*Excerpt to read*:
== == ==
My Problem With Stupidity

The problem with writing a book about stupidity is not that it’s hard, but that it’s too easy. There’s so much stupidity in the world that you honestly have to work hard to evaluate which items show stupidity of such a high degree that you should include it, and which are simply your garden variety of stupidity.

Examples, you say. Fine. In addition to a number of longer “think pieces” (heh) about examples of stupidity in action — the French deciding to use cavalry at Agincourt, say, or Gary Hart daring reporters to trail him — the book will also include a fair amount of crowd-pleasing short bits featuring contemporary examples of stupidity, based on current news bits (or “Ripped From The Headlines!” as the NBC announcer would say about any Law & Order episode). I’ll jazz them up, of course, which my own editorial comments so the book won’t be just another collection of dumb people doing dumb things, but even so. You need the stuff in the present to give the stuff in the past some resonance, as if to say, look, stupidity is with us yet.
== == ==
*Data block*:
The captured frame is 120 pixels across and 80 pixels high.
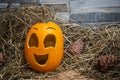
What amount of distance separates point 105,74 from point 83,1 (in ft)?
2.75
== == ==
*Written tasks*:
a – Name every person, place, organization, and television show mentioned in the essay on stupidity.
b – Copy the part of the essay on stupidity between "Examples, you say." and "with us yet.", inclusive, without changing any wording.

*Exercise solutions*:
a –
- Agincourt
- Gary Hart
- NBC
- Law & Order

b –
Examples, you say. Fine. In addition to a number of longer “think pieces” (heh) about examples of stupidity in action — the French deciding to use cavalry at Agincourt, say, or Gary Hart daring reporters to trail him — the book will also include a fair amount of crowd-pleasing short bits featuring contemporary examples of stupidity, based on current news bits (or “Ripped From The Headlines!” as the NBC announcer would say about any Law & Order episode). I’ll jazz them up, of course, which my own editorial comments so the book won’t be just another collection of dumb people doing dumb things, but even so. You need the stuff in the present to give the stuff in the past some resonance, as if to say, look, stupidity is with us yet.